◆ SHORT EXERCISE ◆
Below are records; transcribe only the line with "What depth from" and those after it, through the last line, without any change.

Data entries
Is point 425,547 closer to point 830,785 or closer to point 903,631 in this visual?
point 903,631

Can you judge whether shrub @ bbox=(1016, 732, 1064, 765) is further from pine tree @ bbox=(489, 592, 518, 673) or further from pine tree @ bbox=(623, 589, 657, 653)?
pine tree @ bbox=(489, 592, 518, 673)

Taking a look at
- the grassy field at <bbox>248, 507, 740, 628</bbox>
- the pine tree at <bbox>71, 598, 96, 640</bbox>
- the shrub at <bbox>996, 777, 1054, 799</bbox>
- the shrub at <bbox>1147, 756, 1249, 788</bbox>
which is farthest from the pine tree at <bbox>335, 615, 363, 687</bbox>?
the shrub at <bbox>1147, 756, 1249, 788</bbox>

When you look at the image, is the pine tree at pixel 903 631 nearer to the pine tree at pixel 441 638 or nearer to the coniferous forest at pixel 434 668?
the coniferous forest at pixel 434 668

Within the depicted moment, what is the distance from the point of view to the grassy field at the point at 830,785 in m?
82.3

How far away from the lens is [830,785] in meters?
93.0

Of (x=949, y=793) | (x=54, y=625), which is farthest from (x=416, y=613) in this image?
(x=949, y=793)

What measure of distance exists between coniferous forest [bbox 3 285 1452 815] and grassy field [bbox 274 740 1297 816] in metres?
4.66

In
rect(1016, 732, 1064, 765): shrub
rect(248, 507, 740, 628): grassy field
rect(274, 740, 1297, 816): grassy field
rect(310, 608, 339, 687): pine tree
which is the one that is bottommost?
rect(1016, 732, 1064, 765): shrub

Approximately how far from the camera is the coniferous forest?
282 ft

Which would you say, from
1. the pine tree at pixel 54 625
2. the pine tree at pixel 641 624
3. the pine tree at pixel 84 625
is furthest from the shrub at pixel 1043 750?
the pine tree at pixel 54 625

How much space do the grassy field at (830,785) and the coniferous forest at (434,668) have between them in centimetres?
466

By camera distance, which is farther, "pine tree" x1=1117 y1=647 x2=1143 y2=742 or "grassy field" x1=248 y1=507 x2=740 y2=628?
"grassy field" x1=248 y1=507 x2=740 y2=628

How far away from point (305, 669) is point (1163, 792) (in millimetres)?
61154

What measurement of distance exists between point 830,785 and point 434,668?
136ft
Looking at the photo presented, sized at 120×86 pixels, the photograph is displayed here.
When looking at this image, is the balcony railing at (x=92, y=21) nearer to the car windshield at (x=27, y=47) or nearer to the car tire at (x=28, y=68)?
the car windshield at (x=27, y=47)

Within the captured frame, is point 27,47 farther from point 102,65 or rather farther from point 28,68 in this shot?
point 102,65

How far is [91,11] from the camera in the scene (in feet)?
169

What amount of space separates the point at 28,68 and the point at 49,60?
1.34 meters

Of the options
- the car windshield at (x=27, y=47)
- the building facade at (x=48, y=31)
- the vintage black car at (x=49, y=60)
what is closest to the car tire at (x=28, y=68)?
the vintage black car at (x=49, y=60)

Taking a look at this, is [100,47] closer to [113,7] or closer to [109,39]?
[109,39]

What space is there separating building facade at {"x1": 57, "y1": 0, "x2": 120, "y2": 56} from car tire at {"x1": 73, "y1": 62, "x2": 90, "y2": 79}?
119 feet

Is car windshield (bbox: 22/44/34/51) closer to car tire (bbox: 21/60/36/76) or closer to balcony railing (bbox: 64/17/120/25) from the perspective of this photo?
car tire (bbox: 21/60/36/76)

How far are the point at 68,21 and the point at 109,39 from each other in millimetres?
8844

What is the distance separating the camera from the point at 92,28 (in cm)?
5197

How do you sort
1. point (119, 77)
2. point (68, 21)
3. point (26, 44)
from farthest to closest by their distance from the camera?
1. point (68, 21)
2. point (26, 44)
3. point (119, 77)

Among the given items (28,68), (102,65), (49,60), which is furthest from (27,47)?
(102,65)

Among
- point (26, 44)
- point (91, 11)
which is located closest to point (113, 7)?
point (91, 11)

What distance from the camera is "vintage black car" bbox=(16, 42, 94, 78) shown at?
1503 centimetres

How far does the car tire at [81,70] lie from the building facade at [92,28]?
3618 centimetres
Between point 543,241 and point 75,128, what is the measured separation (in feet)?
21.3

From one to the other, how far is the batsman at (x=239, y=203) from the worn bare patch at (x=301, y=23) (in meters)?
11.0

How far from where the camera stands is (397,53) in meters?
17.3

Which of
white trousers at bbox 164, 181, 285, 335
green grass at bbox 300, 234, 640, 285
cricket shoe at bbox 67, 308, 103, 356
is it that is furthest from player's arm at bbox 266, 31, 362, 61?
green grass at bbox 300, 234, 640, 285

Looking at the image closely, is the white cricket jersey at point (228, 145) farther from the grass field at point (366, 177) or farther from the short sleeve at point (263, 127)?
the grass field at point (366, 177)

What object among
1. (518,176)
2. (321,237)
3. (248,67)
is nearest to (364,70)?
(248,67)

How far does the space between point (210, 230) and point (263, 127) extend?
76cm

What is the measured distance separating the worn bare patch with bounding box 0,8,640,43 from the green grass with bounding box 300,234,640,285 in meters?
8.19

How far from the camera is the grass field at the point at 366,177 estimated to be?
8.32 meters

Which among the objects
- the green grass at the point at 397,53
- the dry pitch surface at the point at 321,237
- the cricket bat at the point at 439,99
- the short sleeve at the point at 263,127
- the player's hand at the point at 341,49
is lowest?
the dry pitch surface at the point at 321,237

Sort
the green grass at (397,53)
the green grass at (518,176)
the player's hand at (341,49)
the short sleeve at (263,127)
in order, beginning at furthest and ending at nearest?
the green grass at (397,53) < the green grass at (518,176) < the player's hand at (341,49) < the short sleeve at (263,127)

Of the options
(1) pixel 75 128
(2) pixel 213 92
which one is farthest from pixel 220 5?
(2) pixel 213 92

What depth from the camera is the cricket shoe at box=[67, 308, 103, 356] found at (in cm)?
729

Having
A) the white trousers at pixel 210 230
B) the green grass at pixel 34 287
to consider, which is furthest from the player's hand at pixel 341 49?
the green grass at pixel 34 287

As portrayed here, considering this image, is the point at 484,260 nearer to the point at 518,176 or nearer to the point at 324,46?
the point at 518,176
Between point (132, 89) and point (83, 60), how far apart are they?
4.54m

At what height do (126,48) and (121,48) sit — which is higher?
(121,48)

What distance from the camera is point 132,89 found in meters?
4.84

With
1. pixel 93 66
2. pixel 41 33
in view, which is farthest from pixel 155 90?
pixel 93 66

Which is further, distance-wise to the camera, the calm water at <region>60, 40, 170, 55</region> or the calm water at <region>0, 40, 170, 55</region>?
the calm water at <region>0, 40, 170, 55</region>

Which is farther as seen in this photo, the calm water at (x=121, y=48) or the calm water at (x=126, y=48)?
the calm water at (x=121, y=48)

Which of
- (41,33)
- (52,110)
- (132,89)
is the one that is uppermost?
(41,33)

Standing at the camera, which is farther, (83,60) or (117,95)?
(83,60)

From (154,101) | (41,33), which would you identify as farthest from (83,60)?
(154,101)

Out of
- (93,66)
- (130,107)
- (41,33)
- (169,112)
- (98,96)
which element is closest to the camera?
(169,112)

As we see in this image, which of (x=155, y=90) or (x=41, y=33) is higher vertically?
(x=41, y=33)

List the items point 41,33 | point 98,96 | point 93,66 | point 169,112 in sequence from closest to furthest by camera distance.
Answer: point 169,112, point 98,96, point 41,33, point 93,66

◆ ANSWER TO THIS PROBLEM ◆
What depth from the camera is the cricket shoe at box=[67, 308, 103, 356] found at (in cm)?
729

Having
A) the white trousers at pixel 210 230
B) the green grass at pixel 34 287
to consider, which is furthest from the player's hand at pixel 341 49?
the green grass at pixel 34 287

As portrayed here, considering this image, is the point at 484,260 nearer to the point at 518,176 or nearer to the point at 324,46?
the point at 518,176
Between point (132, 89) and point (83, 60), how far apart are they?
4.54m

At what height do (126,48) and (121,48) sit — which is higher?
(121,48)

What distance from the camera is point 132,89 found in meters?
4.84

With
1. pixel 93 66
2. pixel 41 33
in view, which is farthest from pixel 155 90?
pixel 93 66

Which is further, distance-wise to the camera, the calm water at <region>60, 40, 170, 55</region> or the calm water at <region>0, 40, 170, 55</region>?
the calm water at <region>0, 40, 170, 55</region>

Which is farther as seen in this photo, the calm water at (x=121, y=48) or the calm water at (x=126, y=48)?
the calm water at (x=121, y=48)

Which of
- (41,33)
- (52,110)
- (132,89)
is the one that is uppermost?
(41,33)

Standing at the camera, which is farther, (83,60) or (117,95)?
(83,60)

From (154,101) | (41,33), which would you identify as farthest from (83,60)?
(154,101)

Out of
- (93,66)
- (130,107)
- (41,33)
- (169,112)
- (98,96)
which element is closest to the camera?
(169,112)

As we see in this image, which of (x=155, y=90) or (x=41, y=33) is higher vertically?
(x=41, y=33)

List the items point 41,33 | point 98,96 | point 93,66 | point 169,112 in sequence from closest to furthest by camera distance.
Answer: point 169,112, point 98,96, point 41,33, point 93,66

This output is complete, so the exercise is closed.